Some time ago, I met with an organization that was interested in speaking with me because of my experience in the security operations realm. After a few minutes, it became apparent that the organization had many of the same challenges I often see in organizations that have immature security operations functions. These challenges include, but are not limited to, incomplete logging, lack of visibility into network traffic and endpoints, no communicated leadership vision, no formal process, no unified work queue of events, incomplete staffing, inadequate training, and other challenges. That didn’t surprise me in the least, as these are common challenges. What did surprise me was the direction in which the organization wanted to take the conversation.
The organization began asking me about machine learning and other sophisticated data mining techniques, insisting that “we already have data, but we need to know what to do with that data”. Long term, yes, absolutely — “digging” (through a variety of techniques, whether manual or automated) is an important part of a mature security operations function. But lacking a mature security operations function, does it make sense to jump ahead to machine learning without first visiting the foundational components of security operations? I don’t think so, and I’ll explain why.
I’ve noticed over the course of my career that people sometimes want to boil the ocean. In other words, rather than proceed step by step through the process of building and maturing a security operations function, they want to move immediately into very advanced topics. This is more than just impractical and nearly impossible — in my experience, it prevents the step by step progression that ultimately leads to a mature security operations function.
In my experience, there is a hierarchy of needs — almost like Maslow’s hierarchy of needs, but for security operations. That hierarchy looks something like this:
Awareness: The first step to a mature security operations function is understanding that you need one.
Vision: Leadership vision and the communication of that vision are an essential foundation for a successful security operations function.
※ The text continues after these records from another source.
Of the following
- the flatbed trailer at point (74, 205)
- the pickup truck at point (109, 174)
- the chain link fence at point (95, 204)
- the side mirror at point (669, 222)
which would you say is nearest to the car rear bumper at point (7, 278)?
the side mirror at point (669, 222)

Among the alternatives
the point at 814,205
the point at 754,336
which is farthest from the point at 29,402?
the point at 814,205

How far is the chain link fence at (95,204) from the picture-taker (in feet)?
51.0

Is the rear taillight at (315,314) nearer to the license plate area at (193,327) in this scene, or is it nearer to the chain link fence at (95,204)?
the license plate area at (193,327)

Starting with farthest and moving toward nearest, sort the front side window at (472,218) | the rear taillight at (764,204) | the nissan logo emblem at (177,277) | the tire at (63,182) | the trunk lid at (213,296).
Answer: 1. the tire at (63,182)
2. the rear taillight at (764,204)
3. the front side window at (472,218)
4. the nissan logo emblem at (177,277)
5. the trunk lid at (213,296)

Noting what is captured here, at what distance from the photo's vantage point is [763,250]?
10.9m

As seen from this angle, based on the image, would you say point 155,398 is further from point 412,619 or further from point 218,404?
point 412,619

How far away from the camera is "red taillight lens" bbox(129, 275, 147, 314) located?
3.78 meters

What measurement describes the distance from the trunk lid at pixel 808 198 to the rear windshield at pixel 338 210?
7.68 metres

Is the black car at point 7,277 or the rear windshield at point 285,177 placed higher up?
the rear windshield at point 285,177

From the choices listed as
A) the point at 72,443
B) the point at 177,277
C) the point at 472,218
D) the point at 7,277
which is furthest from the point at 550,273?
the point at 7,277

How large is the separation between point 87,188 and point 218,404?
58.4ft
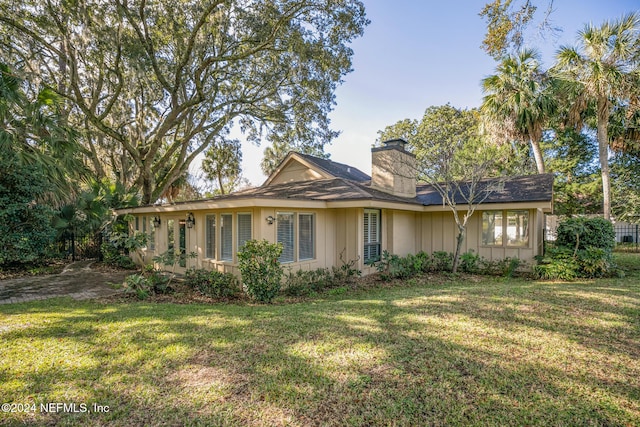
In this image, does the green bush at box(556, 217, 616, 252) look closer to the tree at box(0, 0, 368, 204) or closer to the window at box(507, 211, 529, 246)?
the window at box(507, 211, 529, 246)

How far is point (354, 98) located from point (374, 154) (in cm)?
499

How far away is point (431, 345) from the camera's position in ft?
13.6

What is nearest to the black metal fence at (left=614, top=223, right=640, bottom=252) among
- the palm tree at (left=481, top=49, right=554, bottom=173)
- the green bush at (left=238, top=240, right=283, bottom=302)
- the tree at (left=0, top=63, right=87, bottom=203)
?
the palm tree at (left=481, top=49, right=554, bottom=173)

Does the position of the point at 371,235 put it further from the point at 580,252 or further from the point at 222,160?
the point at 222,160

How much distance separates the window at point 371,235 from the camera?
10.1m

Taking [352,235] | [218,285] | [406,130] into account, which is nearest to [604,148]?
[352,235]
Process: A formal incident response process from the strategic level down to the tactical level is critical. This instructs and informs the security team, and serves to show executives, partners, customers, and other stakeholders that the organization takes a formal approach to security.
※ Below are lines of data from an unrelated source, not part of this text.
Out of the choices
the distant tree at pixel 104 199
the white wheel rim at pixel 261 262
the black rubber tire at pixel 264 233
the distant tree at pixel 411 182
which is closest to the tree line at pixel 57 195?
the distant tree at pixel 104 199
Instrumentation: Proper network and endpoint instrumentation provides us the data we need to understand what’s going on within our organization.
Content: Content development (the process by which a reliable, high fidelity work queue is created) allows us to leverage our network and endpoint data to produce reliable, high fidelity, actionable alerting.
Unified Work Queue: Sending our actionable alerts to a unified work queue allows us to focus our security operations resources and provide an orderly workflow in an often chaotic environment.
Staffing: Talented people are needed alongside process and technology to make a successful security operations program.
Training: The team needs to be trained not only on the technology, but also the process, as well as the strategic vision and philosophy of the organization.
Operations: Smooth operations require adequate staffing, good communication, proper shift handover, and a large amount of coordination.
Intelligence: The knowledge of 100 organization will always be greater than the knowledge of just one. As such, integrating actionable intelligence is an important need that arises when the organization has almost reached maturity.
Information Sharing: Organizations with mature security operations functions will often share intelligence, techniques, and process with one another. Achieving this level is a tremendous accomplishment and usually comes after a significant amount of time has been invested in maturing the security operations function.
This hierarchy is very high level and really only scratches the surface of course, but you can see that a mature security operations function doesn’t build itself. If an organization works its way up the hierarchy of needs, I would argue that at that point, the incorporation of sophisticated data mining techniques would be warranted as a next step in maturity. Before that point though, I’m not sure it is productive to discuss or pursue that angle. Data mining will produce results that need to be investigated further, which requires a strong foundation and a complete hierarchy of needs. Before the security operations function is mature, it’s not clear to me that the organization would know how to make sense of the output from data mining techniques. Put another way, investing resources in data mining before the security operations function is mature puts the organization at great risk. Why? Because there are many risks and priorities that take precedent and require more immediate attention. Instead, I recommend a step by step progression to mature the security operations function before moving on to more advanced topics.
Boiling the ocean has never done anyone any good in my experience. First things first.